Quoted passage
Tina Piermarini is an entrepreneur and Fortune 100 executive.  She designed and implemented marketing and business development strategies for global companies. Piermarini studies how information technology can continue to support business growth in the industry. Her perspectives on applying innovation to achieve new levels of business transformation have been published in World Energy, Energy Business and Technology, and on eds.com.

Professional career 
On July 28, 2014, Ciber Inc., a global information technology consulting, services and outsourcing company, announced that Tina Piermarini had joined the executive leadership team as Executive Vice President and Chief Administrative Officer. She is responsible for global shared service functions including Human Resources, Marketing and IT.

Piermarini most recently founded her own firms "Thinking is Required" (2011) and "Vivezza" (2008) in Dallas, TX.  Thinking is Required, has worked with entrepreneurs, new business start-ups, and global organizations.  The company’s focus is idea generation, developing strategies and implementing techniques in the Retail, Public Relations, Entertainment, Logistics, Customer Service, Print, Consumer Goods and Scientific Industries.

Prior to forming Thinking is Required and Vivezza, Piermarini was Senior Vice President and Chief Administrative Officer (CAO) of Electronic Data Systems (EDS), started in 1962 by H. Ross Perot a $22 billion IT services giant acquired by Hewlett-Packard. She also served as a company officer and member of EDS' Executive Committee, reporting directly to the Chairman and CEO.  Starting in 2007, she served as Chairman of the Board of Directors at ExcellerateHRO, the jointly owned HR outsourcing business of EDS and Towers Perrin.

During her tenure at EDS, Piermarini was a member of the executive team that engineered one of the most comprehensive financial, operational and cultural business transformations of the past decade. She played an instrumental role in restructuring and revitalizing the company during its global business transformation. In 2003, Piermarini was tasked with redesigning the company’s internal processes, while supporting the company’s larger business plan and unifying its workforce, a task she likened “to keep(ing) the airplane in the air while you’re changing the wing.” The program was implemented to free up EDS to shift its creative energies away from its "transformation" and toward its future. Piermarini’s organization infused new talent throughout the company and implemented recruitment, training, compensation, benefits, diversity and career development programs that could enhance EDS' competitiveness and performance. “Within 45 days of the original transformation in July and August 2003, the company reassigned its entire workforce of 130,000 employees.”  Additionally, she designed and implemented a global executive talent management program, personally coaching more than 200 of the company's senior executives. Piermarini also led the development of EDS' succession plans, ensuring the company had a robust pipeline of strong talent within its executive ranks.

Piermarini directed the company's global Human Resources, Enterprise Risk Management, Security, Real Estate, Travel, and Administration. From 2001-2002, Piermarini was president of EDS' Global Energy Industry Group, bringing 20 years of energy leadership experience to help grow the unit into the $1 billion sector.  She also served as EDS' Executive Sponsor of Susan G. Komen for the Cure and its worldwide races.

Data section
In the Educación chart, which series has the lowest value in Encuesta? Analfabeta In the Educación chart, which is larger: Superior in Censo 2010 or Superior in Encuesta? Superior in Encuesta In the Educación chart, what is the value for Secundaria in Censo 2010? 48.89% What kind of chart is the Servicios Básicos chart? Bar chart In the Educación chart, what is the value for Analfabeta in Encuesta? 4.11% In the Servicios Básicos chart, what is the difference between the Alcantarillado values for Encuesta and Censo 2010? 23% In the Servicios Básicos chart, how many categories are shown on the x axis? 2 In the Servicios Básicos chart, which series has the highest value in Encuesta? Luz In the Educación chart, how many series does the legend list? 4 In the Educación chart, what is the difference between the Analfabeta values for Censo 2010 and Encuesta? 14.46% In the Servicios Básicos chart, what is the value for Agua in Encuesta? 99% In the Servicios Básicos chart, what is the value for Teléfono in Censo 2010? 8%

What to do
A: Summarize the Tina Piermarini profile in two sentences.
B: According to the Tina Piermarini profile, why was the 2003 program to redesign EDS' internal processes put in place? Answer in one or two sentences.
C: Quote the Tina Piermarini profile word for word, everything from "Professional career" down to "and Scientific Industries.".

Solutions per task
A: Tina Piermarini is an entrepreneur and Fortune 100 executive who joined Ciber Inc. in July 2014 as Executive Vice President and Chief Administrative Officer, after founding her own firms Thinking is Required and Vivezza in Dallas. Before that she was Senior Vice President and Chief Administrative Officer of EDS, where she helped lead the company's global business transformation and directed functions including Human Resources, Enterprise Risk Management, Security, Real Estate, Travel, and Administration.

B: It was implemented to free up EDS to shift its creative energies away from its "transformation" and toward its future.

C:
Professional career 
On July 28, 2014, Ciber Inc., a global information technology consulting, services and outsourcing company, announced that Tina Piermarini had joined the executive leadership team as Executive Vice President and Chief Administrative Officer. She is responsible for global shared service functions including Human Resources, Marketing and IT.

Piermarini most recently founded her own firms "Thinking is Required" (2011) and "Vivezza" (2008) in Dallas, TX.  Thinking is Required, has worked with entrepreneurs, new business start-ups, and global organizations.  The company’s focus is idea generation, developing strategies and implementing techniques in the Retail, Public Relations, Entertainment, Logistics, Customer Service, Print, Consumer Goods and Scientific Industries.